- **Aim**
Each line from the one that contains "What is the measured separation from" to the end of the material must be quoted exactly; include both end lines and nothing else.

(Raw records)
—————

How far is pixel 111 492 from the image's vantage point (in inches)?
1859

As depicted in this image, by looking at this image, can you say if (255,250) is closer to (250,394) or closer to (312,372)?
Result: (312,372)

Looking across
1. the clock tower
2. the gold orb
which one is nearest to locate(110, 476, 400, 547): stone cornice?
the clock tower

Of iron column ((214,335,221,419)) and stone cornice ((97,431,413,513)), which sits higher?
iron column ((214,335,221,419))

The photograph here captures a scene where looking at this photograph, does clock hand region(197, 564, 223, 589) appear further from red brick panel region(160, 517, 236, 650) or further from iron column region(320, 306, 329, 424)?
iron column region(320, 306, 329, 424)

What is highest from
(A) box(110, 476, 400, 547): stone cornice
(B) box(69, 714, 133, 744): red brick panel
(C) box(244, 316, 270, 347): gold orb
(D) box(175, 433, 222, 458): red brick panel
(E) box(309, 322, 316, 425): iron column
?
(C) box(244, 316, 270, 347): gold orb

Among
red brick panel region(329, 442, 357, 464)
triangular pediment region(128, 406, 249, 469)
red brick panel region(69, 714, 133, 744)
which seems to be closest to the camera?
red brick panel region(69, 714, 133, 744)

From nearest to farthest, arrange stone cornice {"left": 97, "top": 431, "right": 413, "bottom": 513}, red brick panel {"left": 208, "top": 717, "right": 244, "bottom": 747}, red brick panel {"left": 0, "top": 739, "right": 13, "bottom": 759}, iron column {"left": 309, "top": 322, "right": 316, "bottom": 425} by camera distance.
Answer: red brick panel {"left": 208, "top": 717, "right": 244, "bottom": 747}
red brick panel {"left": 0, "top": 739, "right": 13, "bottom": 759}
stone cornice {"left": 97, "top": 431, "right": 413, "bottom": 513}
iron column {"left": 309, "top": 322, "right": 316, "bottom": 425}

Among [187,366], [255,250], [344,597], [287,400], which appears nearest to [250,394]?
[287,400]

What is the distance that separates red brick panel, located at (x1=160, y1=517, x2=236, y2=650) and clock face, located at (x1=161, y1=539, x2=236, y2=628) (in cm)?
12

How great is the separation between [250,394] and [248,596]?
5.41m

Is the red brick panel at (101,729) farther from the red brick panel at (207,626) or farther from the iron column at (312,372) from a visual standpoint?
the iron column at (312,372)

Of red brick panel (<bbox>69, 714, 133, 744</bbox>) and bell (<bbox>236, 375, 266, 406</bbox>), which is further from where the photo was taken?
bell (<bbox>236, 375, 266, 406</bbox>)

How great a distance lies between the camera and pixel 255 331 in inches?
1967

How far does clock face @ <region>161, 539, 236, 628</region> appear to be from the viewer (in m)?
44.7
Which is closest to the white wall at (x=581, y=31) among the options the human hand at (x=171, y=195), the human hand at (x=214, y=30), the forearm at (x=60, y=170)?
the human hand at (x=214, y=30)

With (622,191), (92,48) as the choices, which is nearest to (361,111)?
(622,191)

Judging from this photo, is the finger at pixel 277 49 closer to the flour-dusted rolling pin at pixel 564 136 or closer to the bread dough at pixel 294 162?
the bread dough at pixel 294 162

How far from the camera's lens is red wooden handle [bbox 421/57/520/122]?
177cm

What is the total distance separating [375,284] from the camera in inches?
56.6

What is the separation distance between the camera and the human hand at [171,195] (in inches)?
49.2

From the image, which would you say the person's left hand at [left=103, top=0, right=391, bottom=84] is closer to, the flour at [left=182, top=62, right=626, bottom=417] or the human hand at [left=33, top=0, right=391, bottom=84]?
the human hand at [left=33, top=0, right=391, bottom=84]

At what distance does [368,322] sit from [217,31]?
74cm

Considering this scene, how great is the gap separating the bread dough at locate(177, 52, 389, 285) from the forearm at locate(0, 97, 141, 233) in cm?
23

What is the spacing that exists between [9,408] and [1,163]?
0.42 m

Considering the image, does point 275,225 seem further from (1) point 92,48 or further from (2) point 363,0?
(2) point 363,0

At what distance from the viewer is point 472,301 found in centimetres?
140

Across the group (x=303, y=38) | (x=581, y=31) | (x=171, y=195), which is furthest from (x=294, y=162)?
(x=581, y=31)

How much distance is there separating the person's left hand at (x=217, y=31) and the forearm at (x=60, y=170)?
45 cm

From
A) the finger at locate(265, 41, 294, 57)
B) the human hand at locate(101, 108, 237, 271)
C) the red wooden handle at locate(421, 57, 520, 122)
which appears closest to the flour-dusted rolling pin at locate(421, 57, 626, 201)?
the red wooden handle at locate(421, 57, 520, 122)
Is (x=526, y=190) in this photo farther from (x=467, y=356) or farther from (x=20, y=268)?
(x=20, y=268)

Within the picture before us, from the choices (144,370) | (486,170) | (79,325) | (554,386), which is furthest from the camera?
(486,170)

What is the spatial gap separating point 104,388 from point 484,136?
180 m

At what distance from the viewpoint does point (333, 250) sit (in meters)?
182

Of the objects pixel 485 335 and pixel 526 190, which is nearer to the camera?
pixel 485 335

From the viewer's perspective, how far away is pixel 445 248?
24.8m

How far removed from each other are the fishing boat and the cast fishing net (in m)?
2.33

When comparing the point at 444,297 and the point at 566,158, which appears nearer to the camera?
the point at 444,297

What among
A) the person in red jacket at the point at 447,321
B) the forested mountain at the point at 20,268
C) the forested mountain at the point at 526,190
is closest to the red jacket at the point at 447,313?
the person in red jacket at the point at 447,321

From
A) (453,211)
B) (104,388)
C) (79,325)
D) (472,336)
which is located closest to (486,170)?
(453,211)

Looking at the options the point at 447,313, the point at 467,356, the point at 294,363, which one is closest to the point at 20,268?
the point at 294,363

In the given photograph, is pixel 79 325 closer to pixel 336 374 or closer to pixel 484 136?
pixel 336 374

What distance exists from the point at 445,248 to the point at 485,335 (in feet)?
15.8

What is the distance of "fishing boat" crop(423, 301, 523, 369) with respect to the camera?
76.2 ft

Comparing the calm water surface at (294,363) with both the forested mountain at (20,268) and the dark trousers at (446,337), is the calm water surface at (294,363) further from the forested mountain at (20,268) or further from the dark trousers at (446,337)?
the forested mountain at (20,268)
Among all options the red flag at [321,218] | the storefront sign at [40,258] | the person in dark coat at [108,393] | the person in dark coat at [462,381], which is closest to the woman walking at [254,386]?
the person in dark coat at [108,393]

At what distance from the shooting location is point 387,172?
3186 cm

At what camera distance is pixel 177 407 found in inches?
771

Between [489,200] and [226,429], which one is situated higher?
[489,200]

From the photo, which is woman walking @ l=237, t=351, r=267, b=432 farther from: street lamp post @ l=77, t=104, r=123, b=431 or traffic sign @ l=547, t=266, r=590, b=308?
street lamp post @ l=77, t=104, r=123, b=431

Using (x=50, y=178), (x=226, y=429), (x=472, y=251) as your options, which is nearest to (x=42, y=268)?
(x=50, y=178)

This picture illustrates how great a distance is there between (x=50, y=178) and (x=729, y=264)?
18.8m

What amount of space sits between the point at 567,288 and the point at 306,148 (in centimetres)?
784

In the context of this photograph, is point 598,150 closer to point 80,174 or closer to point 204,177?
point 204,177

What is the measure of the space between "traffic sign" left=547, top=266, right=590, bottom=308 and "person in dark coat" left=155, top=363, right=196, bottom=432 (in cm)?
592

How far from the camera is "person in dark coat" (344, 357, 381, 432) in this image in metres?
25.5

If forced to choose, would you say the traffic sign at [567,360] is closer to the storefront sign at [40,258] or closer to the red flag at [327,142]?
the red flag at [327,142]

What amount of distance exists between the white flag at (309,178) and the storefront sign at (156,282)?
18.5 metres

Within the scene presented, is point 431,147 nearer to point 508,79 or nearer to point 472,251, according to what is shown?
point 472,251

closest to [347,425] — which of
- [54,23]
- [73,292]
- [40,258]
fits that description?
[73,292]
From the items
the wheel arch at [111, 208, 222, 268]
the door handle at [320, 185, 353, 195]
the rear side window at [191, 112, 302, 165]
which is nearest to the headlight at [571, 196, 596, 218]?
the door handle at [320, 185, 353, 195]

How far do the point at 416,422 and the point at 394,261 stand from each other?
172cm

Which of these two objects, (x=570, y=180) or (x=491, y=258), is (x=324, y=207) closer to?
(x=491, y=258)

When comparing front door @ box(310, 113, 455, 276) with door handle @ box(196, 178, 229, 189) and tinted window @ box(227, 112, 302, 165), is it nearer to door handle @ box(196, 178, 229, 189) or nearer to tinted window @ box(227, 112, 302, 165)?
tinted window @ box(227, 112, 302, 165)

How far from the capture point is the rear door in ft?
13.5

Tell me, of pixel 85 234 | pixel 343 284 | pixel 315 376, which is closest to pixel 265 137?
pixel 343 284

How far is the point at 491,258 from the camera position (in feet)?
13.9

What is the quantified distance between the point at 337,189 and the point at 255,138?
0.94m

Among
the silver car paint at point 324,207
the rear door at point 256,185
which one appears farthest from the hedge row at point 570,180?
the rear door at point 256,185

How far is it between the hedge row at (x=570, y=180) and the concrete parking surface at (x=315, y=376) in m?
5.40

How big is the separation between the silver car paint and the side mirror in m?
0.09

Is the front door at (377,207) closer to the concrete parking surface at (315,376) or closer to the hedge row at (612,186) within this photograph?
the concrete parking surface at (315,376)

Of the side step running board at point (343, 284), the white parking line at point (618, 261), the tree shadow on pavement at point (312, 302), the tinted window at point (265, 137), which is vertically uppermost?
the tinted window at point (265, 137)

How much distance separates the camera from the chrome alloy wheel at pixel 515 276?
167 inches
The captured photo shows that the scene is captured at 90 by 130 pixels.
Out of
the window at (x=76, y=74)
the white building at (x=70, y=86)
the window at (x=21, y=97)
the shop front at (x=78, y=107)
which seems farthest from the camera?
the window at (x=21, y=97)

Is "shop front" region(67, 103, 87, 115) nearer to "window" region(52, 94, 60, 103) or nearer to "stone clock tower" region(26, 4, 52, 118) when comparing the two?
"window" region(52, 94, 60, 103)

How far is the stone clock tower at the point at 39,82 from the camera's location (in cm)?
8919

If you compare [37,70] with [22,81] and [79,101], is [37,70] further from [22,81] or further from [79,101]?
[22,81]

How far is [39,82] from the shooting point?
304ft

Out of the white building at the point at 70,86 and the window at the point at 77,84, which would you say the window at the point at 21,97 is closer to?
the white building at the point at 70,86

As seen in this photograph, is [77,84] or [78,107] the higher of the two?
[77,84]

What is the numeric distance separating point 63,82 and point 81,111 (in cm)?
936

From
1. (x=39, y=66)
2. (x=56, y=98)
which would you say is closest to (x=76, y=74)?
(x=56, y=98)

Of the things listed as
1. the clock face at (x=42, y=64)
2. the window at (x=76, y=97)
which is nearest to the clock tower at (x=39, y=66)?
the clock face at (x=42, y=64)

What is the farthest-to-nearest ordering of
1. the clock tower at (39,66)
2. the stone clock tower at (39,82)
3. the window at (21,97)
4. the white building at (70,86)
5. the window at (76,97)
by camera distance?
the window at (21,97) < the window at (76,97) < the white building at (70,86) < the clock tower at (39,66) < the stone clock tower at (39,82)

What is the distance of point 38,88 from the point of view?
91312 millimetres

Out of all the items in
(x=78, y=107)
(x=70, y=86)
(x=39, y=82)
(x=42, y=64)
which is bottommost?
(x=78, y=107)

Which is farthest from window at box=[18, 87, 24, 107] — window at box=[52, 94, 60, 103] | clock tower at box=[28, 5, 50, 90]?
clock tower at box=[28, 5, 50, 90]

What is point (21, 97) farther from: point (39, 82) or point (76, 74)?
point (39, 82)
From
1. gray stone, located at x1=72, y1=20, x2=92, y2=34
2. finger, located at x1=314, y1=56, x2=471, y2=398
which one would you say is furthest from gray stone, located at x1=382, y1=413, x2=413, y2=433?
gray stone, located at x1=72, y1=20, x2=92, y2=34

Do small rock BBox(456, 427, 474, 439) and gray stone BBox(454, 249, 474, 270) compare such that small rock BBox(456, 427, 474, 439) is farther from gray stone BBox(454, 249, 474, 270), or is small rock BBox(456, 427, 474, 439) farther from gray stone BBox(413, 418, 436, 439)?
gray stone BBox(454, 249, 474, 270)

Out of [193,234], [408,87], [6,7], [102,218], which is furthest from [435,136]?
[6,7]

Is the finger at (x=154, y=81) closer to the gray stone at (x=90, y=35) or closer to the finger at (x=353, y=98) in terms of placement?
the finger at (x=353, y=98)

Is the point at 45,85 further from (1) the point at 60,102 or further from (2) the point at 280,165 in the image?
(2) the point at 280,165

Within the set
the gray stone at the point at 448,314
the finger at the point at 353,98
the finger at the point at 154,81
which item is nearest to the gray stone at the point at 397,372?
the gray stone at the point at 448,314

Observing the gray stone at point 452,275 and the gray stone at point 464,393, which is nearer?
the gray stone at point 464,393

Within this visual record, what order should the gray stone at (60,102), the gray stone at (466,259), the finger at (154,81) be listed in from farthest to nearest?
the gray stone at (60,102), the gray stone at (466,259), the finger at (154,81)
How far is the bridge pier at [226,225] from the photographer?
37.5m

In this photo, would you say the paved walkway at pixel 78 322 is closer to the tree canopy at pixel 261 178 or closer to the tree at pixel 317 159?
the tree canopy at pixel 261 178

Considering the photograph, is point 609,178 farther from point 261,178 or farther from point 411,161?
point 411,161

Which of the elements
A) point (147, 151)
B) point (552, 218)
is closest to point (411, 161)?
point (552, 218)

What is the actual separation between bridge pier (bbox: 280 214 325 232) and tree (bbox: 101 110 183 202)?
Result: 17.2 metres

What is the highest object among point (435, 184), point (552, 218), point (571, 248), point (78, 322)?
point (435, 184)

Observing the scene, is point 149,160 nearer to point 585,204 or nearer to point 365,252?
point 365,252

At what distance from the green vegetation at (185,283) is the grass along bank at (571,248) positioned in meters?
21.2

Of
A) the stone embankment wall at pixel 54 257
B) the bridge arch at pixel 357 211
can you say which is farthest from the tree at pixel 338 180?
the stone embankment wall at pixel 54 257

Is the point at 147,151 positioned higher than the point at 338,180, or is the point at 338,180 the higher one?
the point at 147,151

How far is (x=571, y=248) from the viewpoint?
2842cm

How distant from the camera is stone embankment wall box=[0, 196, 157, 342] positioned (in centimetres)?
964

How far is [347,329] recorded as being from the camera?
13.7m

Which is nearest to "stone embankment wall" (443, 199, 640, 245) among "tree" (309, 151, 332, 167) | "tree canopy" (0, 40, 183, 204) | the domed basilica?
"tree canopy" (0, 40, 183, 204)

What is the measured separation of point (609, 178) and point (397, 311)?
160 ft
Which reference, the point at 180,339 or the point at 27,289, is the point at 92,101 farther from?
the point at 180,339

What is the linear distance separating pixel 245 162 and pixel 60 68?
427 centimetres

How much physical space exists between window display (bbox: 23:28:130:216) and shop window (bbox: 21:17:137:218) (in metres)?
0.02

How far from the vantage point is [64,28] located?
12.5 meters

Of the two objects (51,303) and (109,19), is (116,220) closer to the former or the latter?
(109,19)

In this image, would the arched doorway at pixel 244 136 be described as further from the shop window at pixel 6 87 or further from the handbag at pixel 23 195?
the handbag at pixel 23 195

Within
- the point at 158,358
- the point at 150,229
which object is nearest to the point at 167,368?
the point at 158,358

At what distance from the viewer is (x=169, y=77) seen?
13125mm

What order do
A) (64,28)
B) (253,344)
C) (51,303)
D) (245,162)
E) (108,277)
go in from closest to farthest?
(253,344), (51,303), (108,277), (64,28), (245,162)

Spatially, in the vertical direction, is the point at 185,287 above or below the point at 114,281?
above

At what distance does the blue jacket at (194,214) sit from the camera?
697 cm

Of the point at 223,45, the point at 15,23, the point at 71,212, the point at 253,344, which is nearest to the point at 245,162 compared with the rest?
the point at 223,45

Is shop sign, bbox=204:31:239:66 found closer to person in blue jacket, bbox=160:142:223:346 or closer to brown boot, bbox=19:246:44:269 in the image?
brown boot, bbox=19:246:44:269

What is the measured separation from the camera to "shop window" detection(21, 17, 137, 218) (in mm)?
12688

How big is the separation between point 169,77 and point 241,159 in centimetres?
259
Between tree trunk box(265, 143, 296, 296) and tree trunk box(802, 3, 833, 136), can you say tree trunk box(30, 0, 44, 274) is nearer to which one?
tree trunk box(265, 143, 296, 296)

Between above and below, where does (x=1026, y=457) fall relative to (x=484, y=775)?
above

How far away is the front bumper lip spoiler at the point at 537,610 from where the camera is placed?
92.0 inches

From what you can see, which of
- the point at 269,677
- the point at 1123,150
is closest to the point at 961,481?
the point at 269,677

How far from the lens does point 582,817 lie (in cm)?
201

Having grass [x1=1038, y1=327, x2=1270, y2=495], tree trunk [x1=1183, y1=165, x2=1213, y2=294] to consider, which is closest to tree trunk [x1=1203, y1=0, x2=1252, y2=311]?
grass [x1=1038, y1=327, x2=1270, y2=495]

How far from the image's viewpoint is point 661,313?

—————

- **Complete response**
What is the measured separation from the camera to "shop window" detection(21, 17, 137, 218) (in mm)?
12688

How big is the separation between point 169,77 and point 241,159 in centimetres?
259
Between tree trunk box(265, 143, 296, 296) and tree trunk box(802, 3, 833, 136), can you say tree trunk box(30, 0, 44, 274) is nearer to which one?
tree trunk box(265, 143, 296, 296)

Between above and below, where does (x=1026, y=457) fall relative to (x=484, y=775)?
above

How far away is the front bumper lip spoiler at the point at 537,610 from where the camera is placed?
92.0 inches

From what you can see, which of
- the point at 269,677
- the point at 1123,150
is closest to the point at 961,481?
the point at 269,677

How far from the lens does point 582,817 lie (in cm)?
201

Having grass [x1=1038, y1=327, x2=1270, y2=495], tree trunk [x1=1183, y1=165, x2=1213, y2=294] to consider, which is closest to tree trunk [x1=1203, y1=0, x2=1252, y2=311]?
grass [x1=1038, y1=327, x2=1270, y2=495]

How far from the image's viewpoint is point 661,313?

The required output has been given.